Des hommes et des ours

Le Musée de Carouge présente une exposition sobrement baptisée « L’Ours », du 20 avril au 6 septembre 2009. L’événement a lieu dans le cadre du Printemps carougeois dédié cette année au sept pêchés capitaux. L’animal est bien choisi puisqu’il en cumule au moins cinq : luxure, colère, envie, paresse et gourmandise. De grands panneaux illustrés décrivent chaque vice, son origine et ses représentations dans l’imaginaire populaire.
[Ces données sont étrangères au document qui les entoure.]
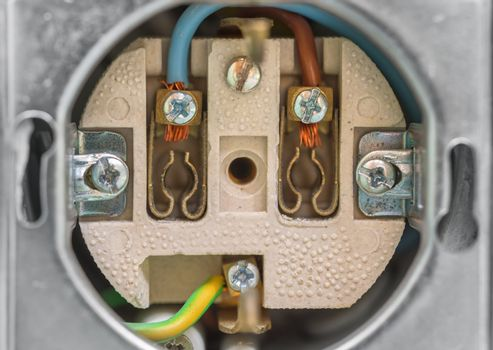 Electrical socket without cover. Close-up of wall socket with grounding pin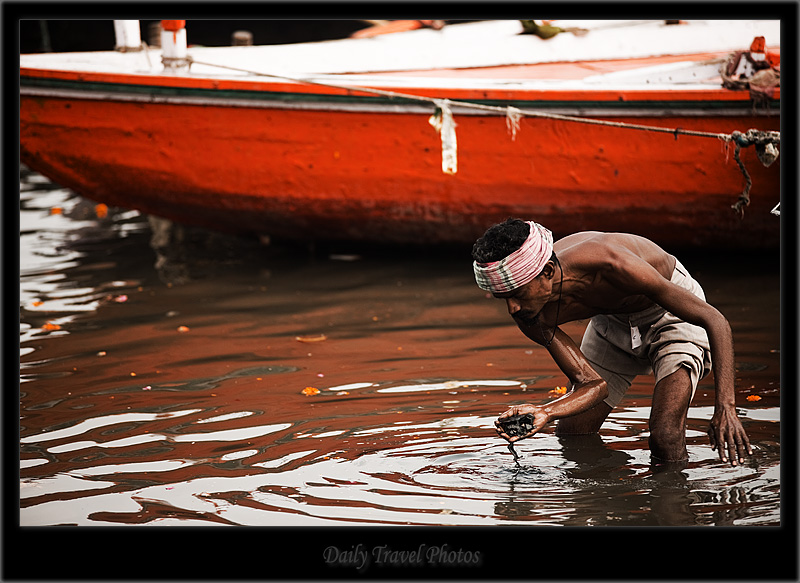 An Indian man looks at his find in the Ganges river - Varanasi, Uttar Pradesh, India - Daily Travel Photos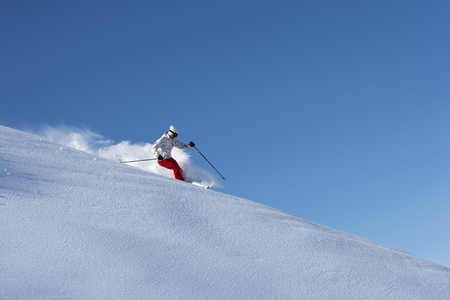 sprayed: Skier on snowy slope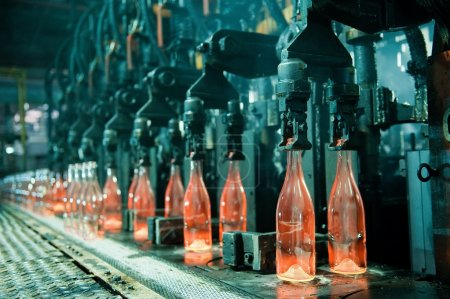 Photo for Row of hot orange glass bottles in factory - Royalty Free Image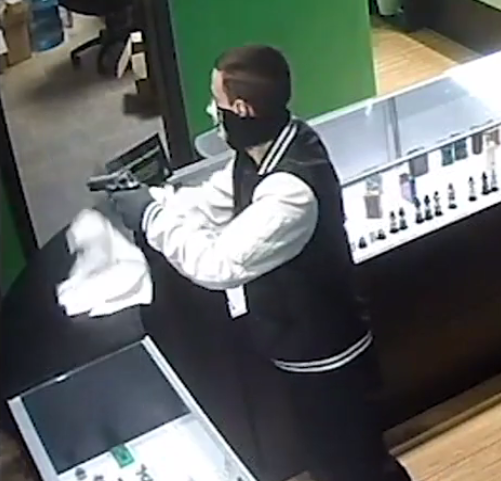 The gunman was wearing a mask, a letterman-style jack with a block body and white leather sleeves, black gloves, dark pants and red Converse shoes. The owner of the store said the robber made off with $1,700 in cash and merchandise. Anyone with information in the case is asked to call (541) 682-5111. (From submitted video)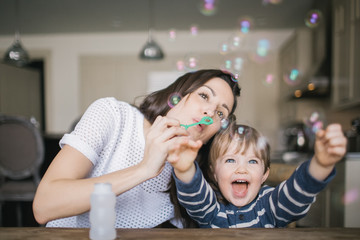 Mom blowing bubbles with her laughing son
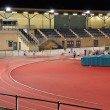 Stock Photo: Athletes night training in floodlight stadium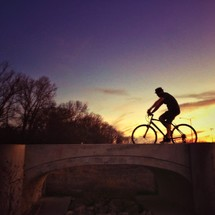 A man riding a bicycle at sunset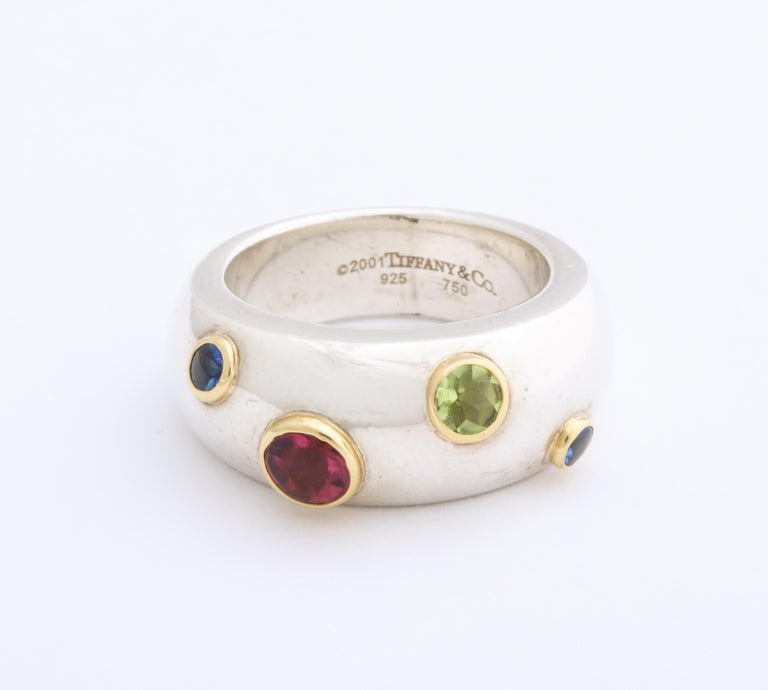 No longer in production, a significant Tiffany wedding or fashion ring sprinkles gold set sapphires, peridot and pink tourmaline in a serpentine river around your finger. The gems are standout with beautiful Tiffany quality with yellow gold bezels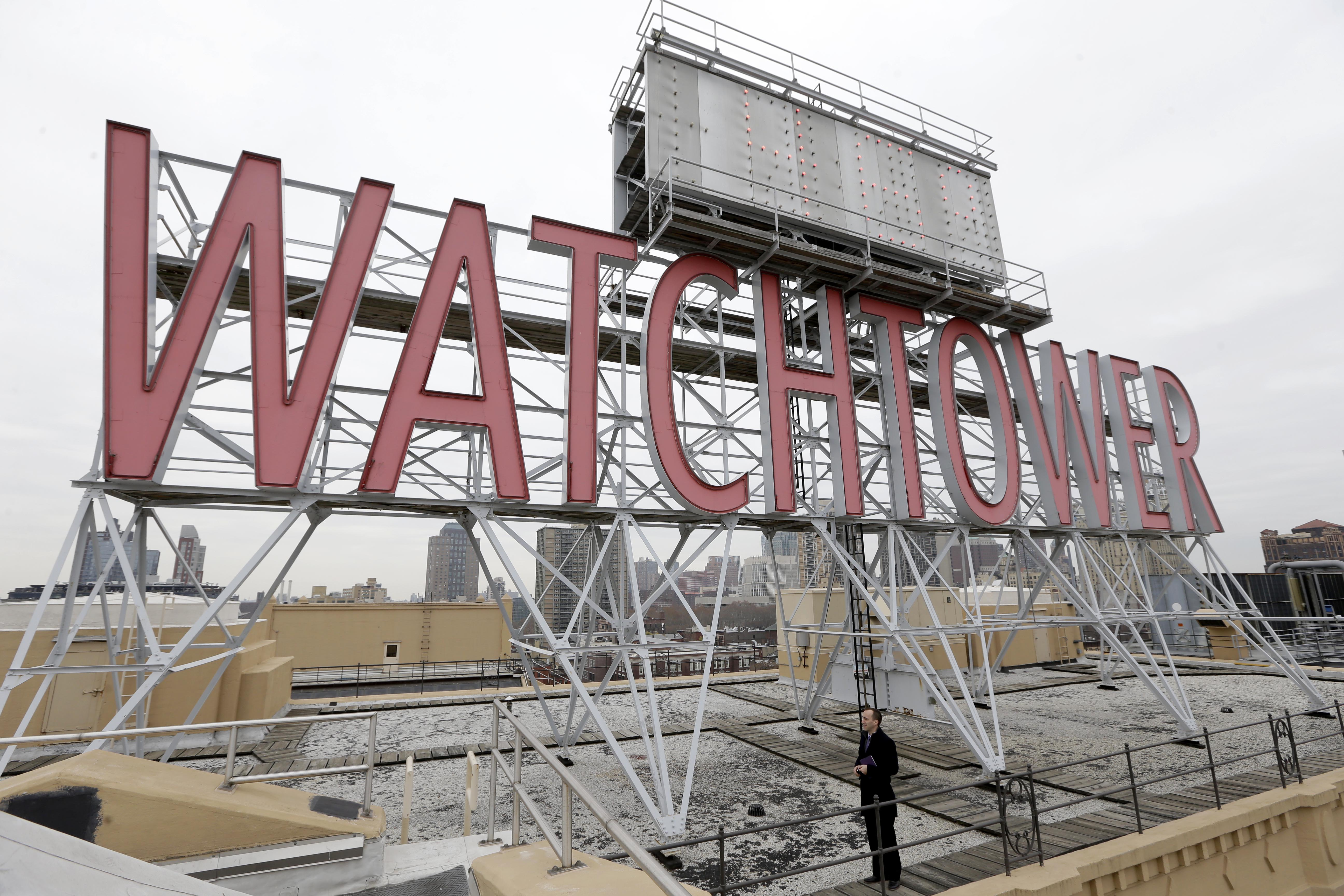 FILE - The iconic Watchtower sign is seen on the roof of 25-30 Columbia Heights, the current world headquarters of the Jehovah's Witnesses, in the Brooklyn borough of New York, Dec. 9, 2015.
Mais l‘exposition ne s’arrête pas aux pêchés dont le plantigrade est accusé : plusieurs aspects de l’animal sont abordés durant le parcours. Pour accueillir les visiteurs, un authentique ours polaire empaillé se dresse sur ses pattes arrière. Le visiteur peut se rendre compte alors du physique impressionnant de l’animal, il n’a pas été surnommé roi des animaux pour rien. Son physique fascine, il est souvent représenté dans l’art. Plusieurs populations et ethnies, comme les Inuits, vivant de la chasse de l’ours, entretiennent avec lui une relation particulière : à la fois craint et vénéré, il est omniprésent dans l’art local. Plus près de nous, la sculpture sur bois de Brienz a fait de l’animal un symbole avec des objets et meubles en bois venant de cette région suisse. Ces sculptures aujourd’hui démodées et même un peu kitsch ont eu leur heure de gloire au XIXe siècle.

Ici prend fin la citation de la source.